Sasnal draws his subject matter from day-to-day reality. The most banal examples of still life mingle with commensurate importance to propaganda icons, advertising and photojournalistic imagery. Wilhelm Sasnal approaches image production as a formal exercise, ranging from abstract to figurative with schizophrenic adaptation of style and technique. Through making, he renders all things equal.

For Wilhelm Sasnal, painting is imperative as a means of challenging traditional expectations of representation and perception. Through his intervention, subject matter becomes distorted: images are pared down to the bare essentials and estranged from their original context or meaning.

Stripping authority of its power, Wilhelm Sasnal renders the political as defunct and the irrelevant as intrinsic. A suicide bomber's belt sits innocuously next to an image of a pop star, an agitprop photo of factory workers is given a Warholian edge, and a Soviet sculpture is cropped and repainted as pure decoration. Using a predominantly black-and-white palette, Wilhelm Sasnal approaches painting as a reductive process. Information is lost in translation and replicated images only exist as mere vestiges of themselves.

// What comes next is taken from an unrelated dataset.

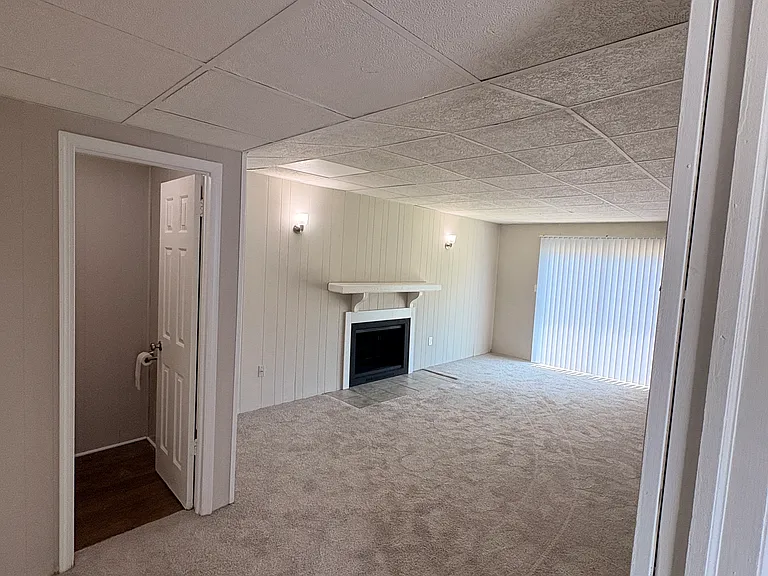 1821 Andrews Blvd — Photo 7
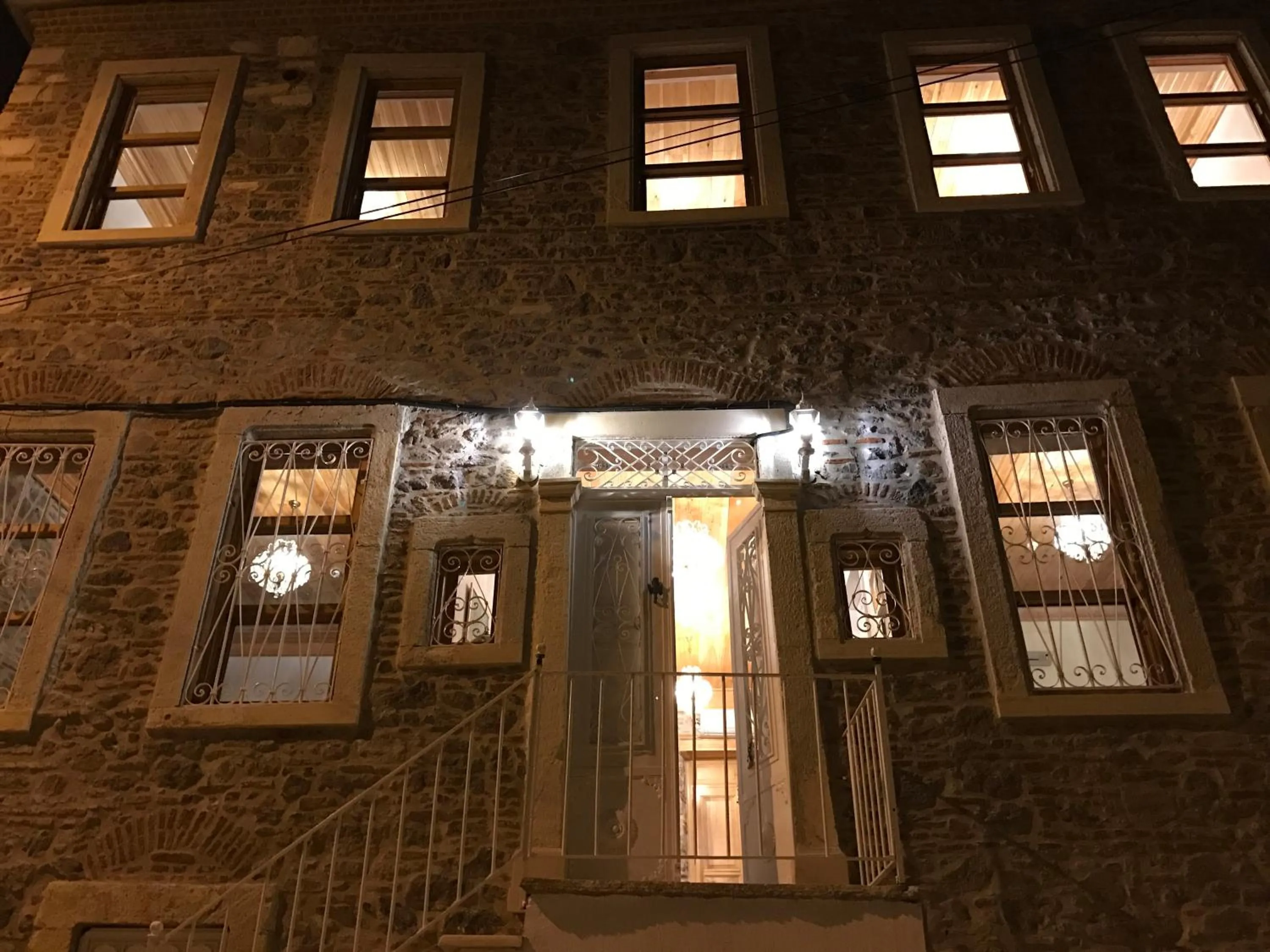 Facade/entrance in Dutlu Konak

Wilhelm Sasnal's practice doesn't celebrate freedom, but a shift in conformity. It strives to define personal experience of an impersonal world. Through his painting, he explores a no man's land where private and public converge in a sluice of shared memory. Operating as his own self-sustaining information source, Wilhelm Sasnal imposes his world order on politics, celebrity, art history and banality, quietly developing a position of individual conscience.